Творчество - отнюдь не легкомысленная игра. Творец ввязался в ужасную авантюру, решив пойти до конца дорогой опасностей, выпавших на долю его созданий. Нельзя представить себе творения, в основе которого не была бы заложена любовь. Можно ли ставить лицом к лицу с собой равную себе силу, то, что следует презирать либо ненавидеть? Но в таком случае творец возьмет на себя тяжесть грехов своих героев. Иисус стал человеком. Его ждет искупление. Затем, как и Бог, сотворив людей, он избавляет их от грехов: его бичуют, плюют ему в лицо, над ним насмехаются, его распинают. Вот в чем смысл изречения: "Он страдает в плоти своей". Оставим в покое теологов. "Взять на себя тяжесть людского греха" в точности означает: изведать силу и следствие всех грехов, согласиться со злом. Всякий творец должен взвалить на свои плечи - это слишком слабо сказано, - сродниться с ним до такой степени, чтобы созданное им зло, которое его герои выбирают по собственному желанию, стало кровью, пульсирующей в его сосудах. Мы стремимся усмотреть в этом одно из многочисленных проявлений благородного мифа о Сотворении и Искуплении. Даруя своим персонажам свободу воли, свободу распоряжаться собой, всякий творец надеется в глубине души, что они предпочтут Добро. Так же, как всякий любовник тешит себя надеждой, что он любим без корысти.

Я хочу на миг сосредоточить внимание на высшем счастье, заключенном в отчаянии, когда человек неожиданно остается один на один с собственной непредвиденной гибелью, когда он присутствует при неумолимом уничтожении своего творения и самого себя. Я отдал бы все сокровища мира - они и вправду стоят того, - чтобы очутиться в безнадежном, неведомом положении и чтобы никто не знал, что я его испытал. Одинокий Гитлер в бункере своего дворца, без сомнения, пережил в последние минуты разгрома Германии подобный миг чистейшего озарения: хрупкую и надежную ясность - сознание собственного краха.

Моя гордость зарделась румянцем моего стыда.

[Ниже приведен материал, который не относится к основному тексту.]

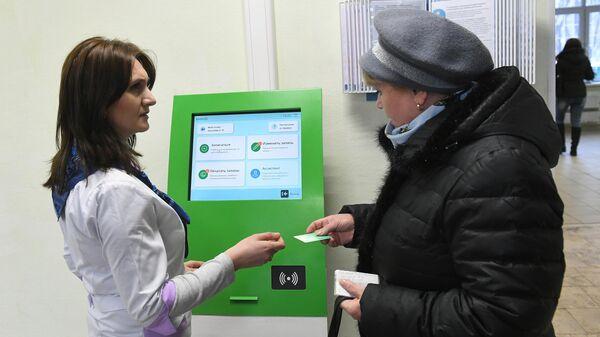 Пациент записывается на прием к врачу в шоу-руме поликлиники нового образца на территории диагностического центра №5 в Москве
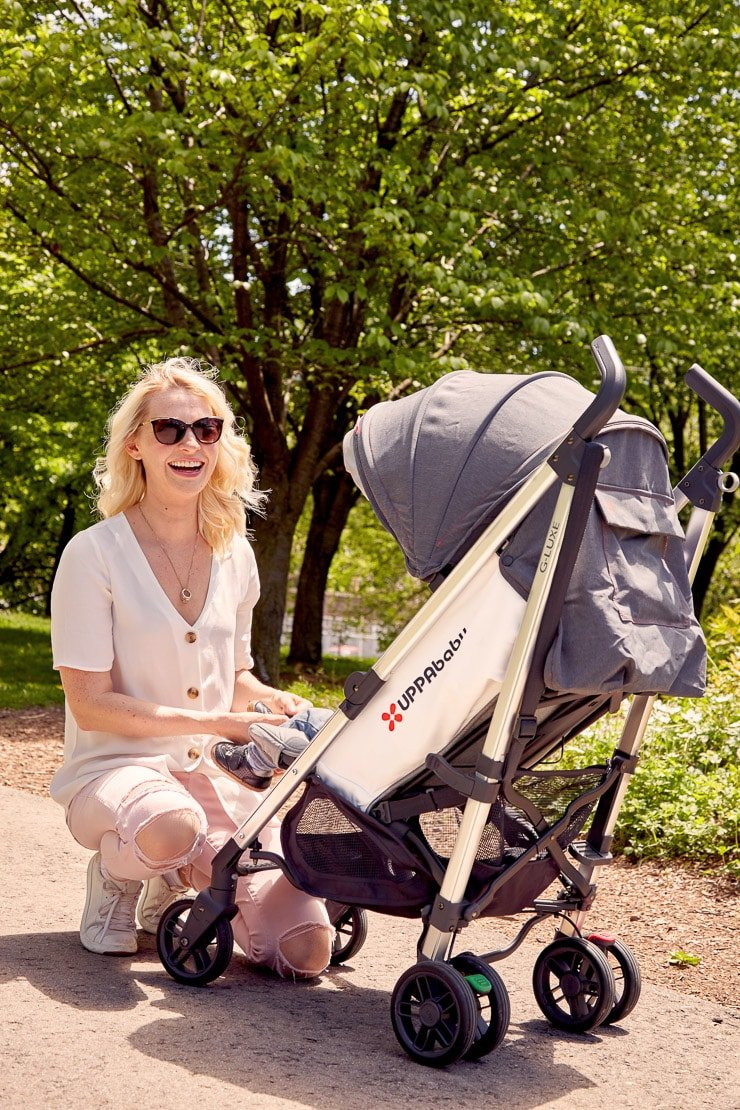 abbey outside in a white blouse with baby e in a stroller as a fun outdoor activity
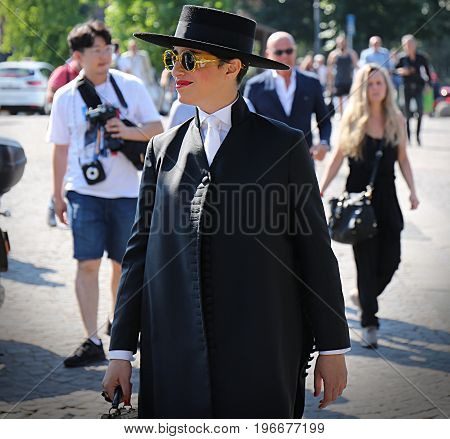 FLORENCE- 13 June 2017 Woman on the street during the Pitti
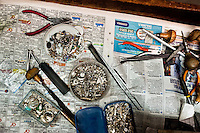 The jeweler's working tools are seen in the jewelry workshop in Bogota, Colombia, 8 February 2014. Around 60% of the world's emerald production come from Colombia. Most of the gemstones are cut, faceted and processed into jewelry in the workshops located in the emerald district in downtown Bogota. There are approximately 2000 jewelers working in the emerald district. Due to their special clarity and deep vivid green color, Colombian emeralds are considered the most beautiful in the world.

Хотя моя цель - святость, я не могу сказать, в чем она состоит. Исходной точкой служит для меня само слово, обозначающее состояние, наиболее близкое к духовному совершенству. О нем мне тоже ничего не известно, разве только то, что без него моя жизнь была бы напрасной. Не в силах дать удачное определение святости - так же, как и красоты, - я стремлюсь создавать ее каждый миг, то есть стараюсь, чтобы все мои действия направляли меня к сей неведомой цели. Пусть же каждый мой шаг будет отмечен стремлением к святости, до тех пор, пока я не засияю так, что люди скажут: "Это святой" или, скорее всего: "Это был святой". Я бреду на ощупь, как слепой. Методы достижения святости еще не созданы. Наугад, руководствуясь лишь уверенностью в том, что это благое дело, я совершаю движения, которые ведут меня к ней. Может быть, она достижима с помощью математики, но я опасаюсь, что таким образом обретают лишь доступную, выхолощенную святость с уже апробированными формами, одним словом, академическую святость. Это значит обрести подобие святости. Руководствуясь простейшими нравственными и религиозными принципами, святой добивается своей цели, лишь когда отказывается от них. Подобно красоте, а также поэзии, с которыми я ее сравниваю, святость необычна. Ее выражение самобытно. Однако я считаю, что она покоится исключительно на отрешенности. Следовательно, я сравниваю ее также и со свободой. Но я хочу стать святым главным образом потому, что это слово означает высочайшее положение человека, и я сделаю все, чтобы его достичь. Я воспользуюсь своей гордостью и пожертвую ею ради святости.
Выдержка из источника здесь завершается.